The Smokeless Room is a newsletter by Rushaa Louise Hamid designed to help you clear the smoke from the air and better understand the tools of decision makers, with a special focus on all you need to know to sift the bunk from the gold of opinion surveys!
In a very basic sense a poll is just the accumulated data of asking people the same question about their opinion.
Note - there’s nothing there about good methodology, or checking that the question is unbiased, or even how you choose who you talk to. Yet the word poll itself has an almost magic quality, especially when shared in the media. Poll in that universe means a scientific way to actually try to predict something about the opinons of a larger group of people.
Now there are research firms that do hold to the latter definition, but it’s this discrepancy between what a poll is in a basic sense and its ideal form that is often exploited for agendas.
This is how you get a journalist having a bit of fun on Twitter transformed into headlines that read “Jeremy Corbyn tops poll for best prime minister Britain never had” and a (quite absurd) integration by Kay Burley of Toby Perkins MP, with the MP rightfully pointing out that it doesn’t have merit in actual opinion polling.
To put it in more absurd terms, sometimes something like this:
Becomes a headline like this:
Of course, not every polling pitfall is as clear as that but this newsletter is designed so that with time you’ll be able to figure out beyond the headline whether a statement has any worth.
What is a good rule of thumb for thinking critically about polls?
A good poll selects a suitable method to answer a specific question (or set of questions), and makes sure that it speaks to a representative selection of people from the group whose opinion it would like to predict.
How polls can project opinion from a 1000 person sample to a whole country has been famously described by Gallup as like checking if soup needs to be salted - you don’t have to try the whole bowl, just make sure the soup is mixed enough that your tablespoon reflects its actual taste.
With that in mind a good way of quickly checking whether a poll might be not as accurate as it claims is going through the five Ws you were taught as a child (and the one How):
Who did they ask the questions to?
What order were the questions asked in?
When were the dates they asked these questions?

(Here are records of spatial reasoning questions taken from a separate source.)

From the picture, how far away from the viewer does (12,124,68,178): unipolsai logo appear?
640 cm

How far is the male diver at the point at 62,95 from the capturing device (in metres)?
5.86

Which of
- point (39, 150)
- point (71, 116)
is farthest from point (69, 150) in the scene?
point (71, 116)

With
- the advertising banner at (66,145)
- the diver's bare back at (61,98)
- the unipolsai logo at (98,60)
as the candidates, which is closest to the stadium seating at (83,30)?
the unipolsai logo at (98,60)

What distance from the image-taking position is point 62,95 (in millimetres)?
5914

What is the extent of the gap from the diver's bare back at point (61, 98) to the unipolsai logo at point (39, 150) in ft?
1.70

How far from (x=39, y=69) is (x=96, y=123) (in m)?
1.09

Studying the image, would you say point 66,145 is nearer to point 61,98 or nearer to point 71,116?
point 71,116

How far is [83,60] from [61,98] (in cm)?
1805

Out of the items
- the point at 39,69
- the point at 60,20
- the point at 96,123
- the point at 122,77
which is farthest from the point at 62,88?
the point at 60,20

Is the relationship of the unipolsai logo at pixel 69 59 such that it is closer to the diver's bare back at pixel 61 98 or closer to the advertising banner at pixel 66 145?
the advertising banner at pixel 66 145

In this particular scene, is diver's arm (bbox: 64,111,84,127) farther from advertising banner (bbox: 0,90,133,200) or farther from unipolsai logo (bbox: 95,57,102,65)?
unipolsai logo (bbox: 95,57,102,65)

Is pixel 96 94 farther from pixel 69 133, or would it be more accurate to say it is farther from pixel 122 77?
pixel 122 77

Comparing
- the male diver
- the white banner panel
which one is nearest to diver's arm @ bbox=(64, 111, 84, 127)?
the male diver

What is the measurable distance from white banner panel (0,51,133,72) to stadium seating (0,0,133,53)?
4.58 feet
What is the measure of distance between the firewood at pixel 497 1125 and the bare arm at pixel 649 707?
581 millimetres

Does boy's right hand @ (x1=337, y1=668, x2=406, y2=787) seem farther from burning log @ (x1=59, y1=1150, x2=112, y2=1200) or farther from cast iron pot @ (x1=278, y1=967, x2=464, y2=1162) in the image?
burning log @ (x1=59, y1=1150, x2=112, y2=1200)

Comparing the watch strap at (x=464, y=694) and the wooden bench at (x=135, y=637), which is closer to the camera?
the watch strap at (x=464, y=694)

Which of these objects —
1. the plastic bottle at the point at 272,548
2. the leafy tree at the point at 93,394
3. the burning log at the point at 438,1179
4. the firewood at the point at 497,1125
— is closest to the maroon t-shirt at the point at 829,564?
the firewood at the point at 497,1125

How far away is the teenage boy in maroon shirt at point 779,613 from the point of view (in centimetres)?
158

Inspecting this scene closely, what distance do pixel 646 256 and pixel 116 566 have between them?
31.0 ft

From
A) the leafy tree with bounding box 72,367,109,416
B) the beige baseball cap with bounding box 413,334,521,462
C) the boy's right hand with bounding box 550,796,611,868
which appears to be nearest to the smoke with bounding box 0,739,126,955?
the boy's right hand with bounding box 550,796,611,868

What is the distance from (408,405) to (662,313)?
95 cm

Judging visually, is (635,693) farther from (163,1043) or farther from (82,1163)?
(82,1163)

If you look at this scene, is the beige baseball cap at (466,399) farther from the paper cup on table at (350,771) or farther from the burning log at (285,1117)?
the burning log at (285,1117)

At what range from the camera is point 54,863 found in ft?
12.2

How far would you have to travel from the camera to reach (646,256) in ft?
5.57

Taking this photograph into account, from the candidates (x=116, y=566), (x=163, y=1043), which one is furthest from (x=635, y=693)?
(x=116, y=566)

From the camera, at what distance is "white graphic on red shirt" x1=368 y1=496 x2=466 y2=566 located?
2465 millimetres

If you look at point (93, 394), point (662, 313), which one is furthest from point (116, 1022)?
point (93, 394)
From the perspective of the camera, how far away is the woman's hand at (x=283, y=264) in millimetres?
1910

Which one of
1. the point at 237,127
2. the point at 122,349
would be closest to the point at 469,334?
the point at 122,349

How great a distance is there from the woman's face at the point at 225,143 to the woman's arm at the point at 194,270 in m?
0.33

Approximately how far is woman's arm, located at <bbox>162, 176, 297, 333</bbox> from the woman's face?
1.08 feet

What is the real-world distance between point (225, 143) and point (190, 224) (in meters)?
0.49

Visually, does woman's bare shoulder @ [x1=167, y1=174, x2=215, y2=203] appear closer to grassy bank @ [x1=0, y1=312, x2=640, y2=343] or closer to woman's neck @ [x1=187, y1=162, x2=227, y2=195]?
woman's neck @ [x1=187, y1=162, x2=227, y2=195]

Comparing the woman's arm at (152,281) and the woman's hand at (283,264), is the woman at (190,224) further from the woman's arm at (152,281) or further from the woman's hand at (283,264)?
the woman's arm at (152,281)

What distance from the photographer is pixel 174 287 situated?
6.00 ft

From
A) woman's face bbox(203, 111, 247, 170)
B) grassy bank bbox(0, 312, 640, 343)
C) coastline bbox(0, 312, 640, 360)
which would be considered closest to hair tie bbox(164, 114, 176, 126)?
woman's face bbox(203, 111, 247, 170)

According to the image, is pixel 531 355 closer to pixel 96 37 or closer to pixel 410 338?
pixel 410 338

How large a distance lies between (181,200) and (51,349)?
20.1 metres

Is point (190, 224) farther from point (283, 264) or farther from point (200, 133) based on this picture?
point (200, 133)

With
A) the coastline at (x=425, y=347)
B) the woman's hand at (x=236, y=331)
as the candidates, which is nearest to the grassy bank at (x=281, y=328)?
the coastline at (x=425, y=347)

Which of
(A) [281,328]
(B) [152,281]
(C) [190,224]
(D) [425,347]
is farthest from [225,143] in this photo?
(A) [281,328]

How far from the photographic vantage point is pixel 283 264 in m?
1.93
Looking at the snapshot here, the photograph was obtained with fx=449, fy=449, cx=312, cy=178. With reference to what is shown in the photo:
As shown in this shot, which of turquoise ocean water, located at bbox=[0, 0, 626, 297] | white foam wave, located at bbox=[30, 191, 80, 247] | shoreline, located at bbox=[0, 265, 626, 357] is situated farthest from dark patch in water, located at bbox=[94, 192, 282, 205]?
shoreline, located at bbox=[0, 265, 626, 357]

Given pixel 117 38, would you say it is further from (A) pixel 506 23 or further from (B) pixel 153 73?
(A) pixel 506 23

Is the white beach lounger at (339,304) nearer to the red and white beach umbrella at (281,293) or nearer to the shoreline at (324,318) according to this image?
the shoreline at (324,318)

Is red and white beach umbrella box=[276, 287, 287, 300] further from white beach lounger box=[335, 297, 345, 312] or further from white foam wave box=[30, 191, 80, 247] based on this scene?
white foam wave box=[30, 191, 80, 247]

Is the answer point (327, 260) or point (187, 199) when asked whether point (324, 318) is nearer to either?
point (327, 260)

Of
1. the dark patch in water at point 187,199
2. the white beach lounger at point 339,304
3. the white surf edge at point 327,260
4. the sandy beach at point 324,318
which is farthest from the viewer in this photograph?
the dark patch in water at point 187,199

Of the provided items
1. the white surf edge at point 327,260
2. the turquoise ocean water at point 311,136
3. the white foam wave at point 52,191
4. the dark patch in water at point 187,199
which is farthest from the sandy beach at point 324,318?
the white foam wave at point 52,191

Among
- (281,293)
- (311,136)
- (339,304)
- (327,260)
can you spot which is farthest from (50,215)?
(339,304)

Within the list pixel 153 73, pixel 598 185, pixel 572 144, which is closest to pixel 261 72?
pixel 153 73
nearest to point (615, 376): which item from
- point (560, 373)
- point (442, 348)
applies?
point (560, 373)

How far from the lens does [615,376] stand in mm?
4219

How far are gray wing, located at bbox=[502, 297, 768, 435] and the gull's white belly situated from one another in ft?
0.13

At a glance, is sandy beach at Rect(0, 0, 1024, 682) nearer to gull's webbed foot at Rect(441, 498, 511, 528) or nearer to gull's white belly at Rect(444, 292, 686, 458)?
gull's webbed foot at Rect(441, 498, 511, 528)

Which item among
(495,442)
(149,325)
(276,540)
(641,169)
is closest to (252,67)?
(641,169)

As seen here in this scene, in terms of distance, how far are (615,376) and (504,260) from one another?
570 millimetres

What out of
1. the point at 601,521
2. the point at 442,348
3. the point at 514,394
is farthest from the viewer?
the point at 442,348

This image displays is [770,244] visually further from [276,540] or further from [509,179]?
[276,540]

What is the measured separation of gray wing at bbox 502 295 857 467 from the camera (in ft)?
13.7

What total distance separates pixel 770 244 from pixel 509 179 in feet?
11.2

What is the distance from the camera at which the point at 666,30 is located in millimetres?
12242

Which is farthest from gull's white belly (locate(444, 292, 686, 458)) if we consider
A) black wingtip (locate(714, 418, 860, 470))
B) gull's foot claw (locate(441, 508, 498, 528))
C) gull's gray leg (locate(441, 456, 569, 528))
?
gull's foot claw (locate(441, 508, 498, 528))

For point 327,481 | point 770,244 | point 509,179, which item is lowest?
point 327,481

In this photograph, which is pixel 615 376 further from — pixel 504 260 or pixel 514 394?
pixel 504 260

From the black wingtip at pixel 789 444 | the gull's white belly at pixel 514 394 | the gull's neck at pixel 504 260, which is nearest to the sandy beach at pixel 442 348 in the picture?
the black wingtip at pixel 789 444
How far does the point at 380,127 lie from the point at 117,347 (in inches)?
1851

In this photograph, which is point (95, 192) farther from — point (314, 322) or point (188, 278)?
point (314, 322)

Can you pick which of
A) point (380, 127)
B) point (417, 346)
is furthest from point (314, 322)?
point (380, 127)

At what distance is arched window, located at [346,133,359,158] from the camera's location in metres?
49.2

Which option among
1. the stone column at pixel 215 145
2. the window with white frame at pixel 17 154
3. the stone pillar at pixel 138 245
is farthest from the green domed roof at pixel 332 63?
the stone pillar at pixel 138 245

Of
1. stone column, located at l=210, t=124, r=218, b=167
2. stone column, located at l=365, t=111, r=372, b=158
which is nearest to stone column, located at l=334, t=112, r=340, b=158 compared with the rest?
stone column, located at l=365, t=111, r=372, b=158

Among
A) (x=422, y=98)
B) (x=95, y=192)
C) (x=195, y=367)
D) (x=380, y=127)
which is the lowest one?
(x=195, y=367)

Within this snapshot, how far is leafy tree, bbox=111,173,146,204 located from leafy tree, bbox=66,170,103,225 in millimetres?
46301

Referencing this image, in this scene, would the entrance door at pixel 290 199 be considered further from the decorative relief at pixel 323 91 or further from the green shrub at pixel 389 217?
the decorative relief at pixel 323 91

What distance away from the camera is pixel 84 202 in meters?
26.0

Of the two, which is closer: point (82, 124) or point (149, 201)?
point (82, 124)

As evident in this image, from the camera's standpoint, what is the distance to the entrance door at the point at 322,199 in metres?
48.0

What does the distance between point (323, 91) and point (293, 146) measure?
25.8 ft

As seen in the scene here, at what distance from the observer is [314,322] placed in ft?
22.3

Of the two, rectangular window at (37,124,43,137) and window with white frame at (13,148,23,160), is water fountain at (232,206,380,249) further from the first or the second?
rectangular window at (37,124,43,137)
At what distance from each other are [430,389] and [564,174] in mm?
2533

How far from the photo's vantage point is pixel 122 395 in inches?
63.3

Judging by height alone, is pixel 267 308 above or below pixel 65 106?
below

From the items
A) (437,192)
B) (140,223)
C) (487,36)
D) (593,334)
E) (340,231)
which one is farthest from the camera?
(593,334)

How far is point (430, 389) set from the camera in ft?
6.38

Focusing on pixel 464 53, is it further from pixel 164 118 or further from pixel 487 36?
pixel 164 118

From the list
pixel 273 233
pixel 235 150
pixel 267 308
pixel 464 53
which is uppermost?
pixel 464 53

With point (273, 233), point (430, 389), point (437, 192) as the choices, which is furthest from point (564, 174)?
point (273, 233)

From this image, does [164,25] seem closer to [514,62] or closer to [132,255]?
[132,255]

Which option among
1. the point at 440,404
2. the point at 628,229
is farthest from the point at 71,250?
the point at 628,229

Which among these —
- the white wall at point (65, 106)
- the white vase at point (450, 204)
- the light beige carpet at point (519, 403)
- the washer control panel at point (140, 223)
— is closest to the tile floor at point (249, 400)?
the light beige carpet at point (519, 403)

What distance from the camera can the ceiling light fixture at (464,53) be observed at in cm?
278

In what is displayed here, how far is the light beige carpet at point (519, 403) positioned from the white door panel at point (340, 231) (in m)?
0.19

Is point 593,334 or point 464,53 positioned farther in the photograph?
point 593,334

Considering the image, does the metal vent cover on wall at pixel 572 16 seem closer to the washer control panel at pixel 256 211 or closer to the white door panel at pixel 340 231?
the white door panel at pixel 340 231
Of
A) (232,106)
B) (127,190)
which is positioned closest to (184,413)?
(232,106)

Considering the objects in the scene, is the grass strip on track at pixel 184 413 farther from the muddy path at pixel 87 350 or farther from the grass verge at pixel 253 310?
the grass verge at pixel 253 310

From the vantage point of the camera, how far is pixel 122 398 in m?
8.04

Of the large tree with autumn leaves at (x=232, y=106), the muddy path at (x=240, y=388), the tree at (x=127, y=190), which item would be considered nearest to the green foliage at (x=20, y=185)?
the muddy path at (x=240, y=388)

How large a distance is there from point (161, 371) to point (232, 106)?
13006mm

Where were the people asked?
Why are the question being asked?
How did they do it?
Not all of these questions will be relevant to every poll, and not all of the answers will give a red flag. If we take the above Dr Rob Robinson poll and do a sense-check on it we find the below answers:
Who? Random people on Twitter, most of whom probably follow Dr Rob Robinson.
What? Not relevant.
When? August 31st.
Where? Could be anywhere in the world Twitter is available.
Why? To see if people prefer pineapples or mangos.
How? Asked people on Twitter and anyone could choose to answer if they wanted - also was suggesting people vote for mango.
Just doing that alone, without any extra knowledge, we can see that this is not really something to be taken seriously.
Additionally we can see clearly that the original headline is twisting the results, saying that Dr Rob Robinson did a 12,000+ people survey on the nation’s favourite fruit, when really he was asking whether his followers (who could be anywhere in the world) preferred pineapples or mangos.
A lot of polling companies provide tables that can make answering these questions easier. In the UK these are a bit more straightforward to access than a lot of other countries as the British Polling Council (a voluntary association of market research companies that produce opinion polls) requires its members to publish tables within two working days of their results being shared in public. However most reputable polling agencies will have an Archives page where you can download an excel file or equivalent that clearly details the methodology.